Estimating Canopy Height at Scale

We propose a framework for global-scale canopy height estimation based on satellite data. Our model leverages advanced data preprocessing techniques, resorts to a novel loss function designed to counter geolocation inaccuracies inherent in the ground-truth height measurements, and employs data from the Shuttle Radar Topography Mission to effectively filter out erroneous labels in mountainous regions, enhancing the reliability of our predictions in those areas. A comparison between predictions and ground-truth labels yields an MAE / RMSE of 2.43 / 4.73 (meters) overall and 4.45 / 6.72 (meters) for trees taller than five meters, which depicts a substantial improvement compared to existing global-scale maps. The resulting height map as well as the underlying framework will facilitate and enhance ecological analyses at a global scale, including, but not limited to, large-scale forest and biomass monitoring.

💡 Research Summary

The paper presents a comprehensive framework for generating a global, high‑resolution (10 m) canopy height map by integrating Sentinel‑1 radar, Sentinel‑2 multispectral imagery, and GEDI LiDAR measurements. Recognizing the limitations of existing national forest inventories and previous global canopy height products—namely coarse resolution, limited accuracy, and sparse ground truth—the authors design a pipeline that addresses data quality, label noise, model architecture, and loss function robustness.

Data preprocessing begins with constructing seasonal composites: Sentinel‑1 images are median‑aggregated over the summer leaf‑on period to mitigate weather‑related backscatter noise, while Sentinel‑2 data undergo a cloud‑reduction algorithm to remove clouds, shadows, and cirrus. Four Sentinel‑1 bands and ten Sentinel‑2 bands are combined, yielding 14 input channels per 512 × 512 pixel patch. GEDI’s RH100 metric serves as the target label, but because GEDI’s footprint can be mis‑located and can overestimate heights on steep slopes, the authors filter out measurements where the corresponding SRTM slope exceeds 20°. This step removes erroneous high values in mountainous terrain.

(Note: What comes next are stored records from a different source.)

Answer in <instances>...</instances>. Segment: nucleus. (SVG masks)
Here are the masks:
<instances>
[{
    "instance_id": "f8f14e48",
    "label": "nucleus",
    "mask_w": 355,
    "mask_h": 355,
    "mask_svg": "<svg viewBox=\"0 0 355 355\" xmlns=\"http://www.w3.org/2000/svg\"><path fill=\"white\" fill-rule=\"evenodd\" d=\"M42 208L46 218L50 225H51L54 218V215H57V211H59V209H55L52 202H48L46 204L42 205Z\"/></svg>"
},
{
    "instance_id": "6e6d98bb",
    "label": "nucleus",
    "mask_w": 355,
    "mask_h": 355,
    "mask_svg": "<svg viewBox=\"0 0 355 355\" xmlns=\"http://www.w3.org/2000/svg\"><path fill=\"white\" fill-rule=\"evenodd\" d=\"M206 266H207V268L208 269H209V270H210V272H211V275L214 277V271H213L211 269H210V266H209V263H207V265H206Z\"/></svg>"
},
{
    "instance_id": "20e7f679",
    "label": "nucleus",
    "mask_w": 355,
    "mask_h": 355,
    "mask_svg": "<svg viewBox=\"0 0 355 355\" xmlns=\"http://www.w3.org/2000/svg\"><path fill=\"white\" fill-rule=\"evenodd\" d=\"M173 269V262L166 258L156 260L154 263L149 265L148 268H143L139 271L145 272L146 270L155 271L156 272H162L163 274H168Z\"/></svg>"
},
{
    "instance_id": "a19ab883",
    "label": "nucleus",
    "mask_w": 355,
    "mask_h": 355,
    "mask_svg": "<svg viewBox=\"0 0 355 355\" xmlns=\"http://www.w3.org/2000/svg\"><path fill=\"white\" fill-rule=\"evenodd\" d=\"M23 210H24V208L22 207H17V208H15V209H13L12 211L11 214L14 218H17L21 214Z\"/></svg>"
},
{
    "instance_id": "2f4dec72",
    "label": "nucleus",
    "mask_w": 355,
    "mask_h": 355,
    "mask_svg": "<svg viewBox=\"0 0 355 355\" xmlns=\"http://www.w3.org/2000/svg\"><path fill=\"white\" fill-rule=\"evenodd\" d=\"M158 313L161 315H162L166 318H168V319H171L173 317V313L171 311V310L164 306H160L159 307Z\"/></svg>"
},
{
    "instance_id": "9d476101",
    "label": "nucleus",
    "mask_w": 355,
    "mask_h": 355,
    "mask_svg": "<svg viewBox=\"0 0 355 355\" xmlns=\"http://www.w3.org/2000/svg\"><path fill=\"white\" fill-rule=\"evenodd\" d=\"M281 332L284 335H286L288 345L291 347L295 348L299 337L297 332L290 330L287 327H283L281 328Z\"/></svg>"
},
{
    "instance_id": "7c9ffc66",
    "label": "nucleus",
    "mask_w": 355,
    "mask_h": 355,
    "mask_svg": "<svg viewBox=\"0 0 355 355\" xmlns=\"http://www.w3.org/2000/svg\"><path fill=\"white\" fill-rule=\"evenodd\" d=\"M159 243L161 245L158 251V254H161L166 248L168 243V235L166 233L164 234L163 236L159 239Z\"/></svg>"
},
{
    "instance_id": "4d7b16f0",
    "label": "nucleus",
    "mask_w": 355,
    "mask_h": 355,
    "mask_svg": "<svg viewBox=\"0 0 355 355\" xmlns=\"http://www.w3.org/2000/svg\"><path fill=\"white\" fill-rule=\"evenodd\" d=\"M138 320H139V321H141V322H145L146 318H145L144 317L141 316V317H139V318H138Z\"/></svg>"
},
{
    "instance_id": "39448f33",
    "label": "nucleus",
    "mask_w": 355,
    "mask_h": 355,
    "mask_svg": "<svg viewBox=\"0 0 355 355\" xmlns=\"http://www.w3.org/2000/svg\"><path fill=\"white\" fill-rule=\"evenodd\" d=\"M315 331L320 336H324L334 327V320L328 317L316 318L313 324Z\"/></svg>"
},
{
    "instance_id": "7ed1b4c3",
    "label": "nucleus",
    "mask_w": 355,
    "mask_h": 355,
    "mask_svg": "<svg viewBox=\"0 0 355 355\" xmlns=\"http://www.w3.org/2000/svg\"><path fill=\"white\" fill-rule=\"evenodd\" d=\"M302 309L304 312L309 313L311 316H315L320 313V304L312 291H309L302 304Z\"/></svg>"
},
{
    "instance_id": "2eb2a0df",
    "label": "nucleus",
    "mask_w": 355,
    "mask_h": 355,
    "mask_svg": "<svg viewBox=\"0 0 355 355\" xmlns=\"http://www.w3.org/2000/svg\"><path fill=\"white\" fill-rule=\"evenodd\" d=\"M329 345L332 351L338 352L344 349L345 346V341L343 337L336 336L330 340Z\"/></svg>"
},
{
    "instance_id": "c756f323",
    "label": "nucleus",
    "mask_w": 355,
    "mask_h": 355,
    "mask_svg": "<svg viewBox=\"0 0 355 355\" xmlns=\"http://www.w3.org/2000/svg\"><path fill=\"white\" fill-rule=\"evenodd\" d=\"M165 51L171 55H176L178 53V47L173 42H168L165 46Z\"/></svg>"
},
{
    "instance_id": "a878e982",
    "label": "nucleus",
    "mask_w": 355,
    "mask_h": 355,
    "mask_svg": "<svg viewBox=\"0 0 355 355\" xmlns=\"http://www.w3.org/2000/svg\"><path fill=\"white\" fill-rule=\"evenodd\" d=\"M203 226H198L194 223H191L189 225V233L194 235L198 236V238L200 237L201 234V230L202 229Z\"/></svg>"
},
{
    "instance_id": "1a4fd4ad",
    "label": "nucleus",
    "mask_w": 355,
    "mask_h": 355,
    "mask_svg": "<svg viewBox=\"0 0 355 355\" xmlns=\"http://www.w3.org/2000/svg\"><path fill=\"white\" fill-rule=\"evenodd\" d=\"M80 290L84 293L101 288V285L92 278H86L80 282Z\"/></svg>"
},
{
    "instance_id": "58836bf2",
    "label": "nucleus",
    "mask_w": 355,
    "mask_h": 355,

From the preprocessed imagery, 100 000 patches are sampled uniformly, each containing 10–400 GEDI points. The dataset is split into 80 % training, 10 % validation, and 10 % test sets, ensuring no spatial overlap. The model adopts a U‑Net architecture with a ResNet‑50 backbone, modified for regression by using a single linear output channel. Training employs AdamW (learning rate 0.001, weight decay 0.001), a batch size of 32, a 10 % warm‑up phase, and a linear decay schedule thereafter. To counter the skewed distribution of height values, a weighted sampler is used during training.

The most novel contribution is the “Shift‑Resilient Loss.” GEDI measurements suffer from systematic geolocation errors that manifest as consistent shifts along each track. Standard pixel‑wise L2 loss would penalize correct predictions simply because the ground‑truth point is displaced. The proposed loss allows each track to be shifted within a radius r (e.g., a few pixels) in any direction and selects the shift that yields the lowest loss. Formally, each track is rendered as a sparse height map, masked, and the loss is computed as the average over all tracks; the minimum loss across all admissible shifts is taken as the final loss. This makes the training process tolerant to label mis‑registration while still encouraging accurate height estimation.

Evaluation on the held‑out test set shows an overall MAE of 2.43 m and RMSE of 4.73 m. For trees taller than 5 m, the errors increase to MAE 4.45 m and RMSE 6.72 m, reflecting the greater variability of taller canopies but still representing a substantial improvement over prior global products (e.g., Potapov 2021, Lang 2023) which typically report MAE in the range of 5–7 m. The authors also demonstrate that the trained model can be deployed in a distributed inference environment, producing a seamless global canopy height layer that is made available via streaming services.

Limitations include the inherent sparsity of GEDI observations, the exclusion of steep‑slope regions (which may bias results in mountainous areas), and the sensitivity of the shift‑resilient loss to the chosen radius parameter. Future work could incorporate up‑to‑date digital terrain models for more precise label correction, explore multi‑scale fusion with higher‑resolution commercial satellites, and extend the loss formulation to handle anisotropic or terrain‑dependent shifts. Overall, the paper delivers a robust, scalable solution that bridges the gap between regional high‑quality canopy height maps and global coverage, offering a valuable resource for forest monitoring, carbon accounting, and ecological research.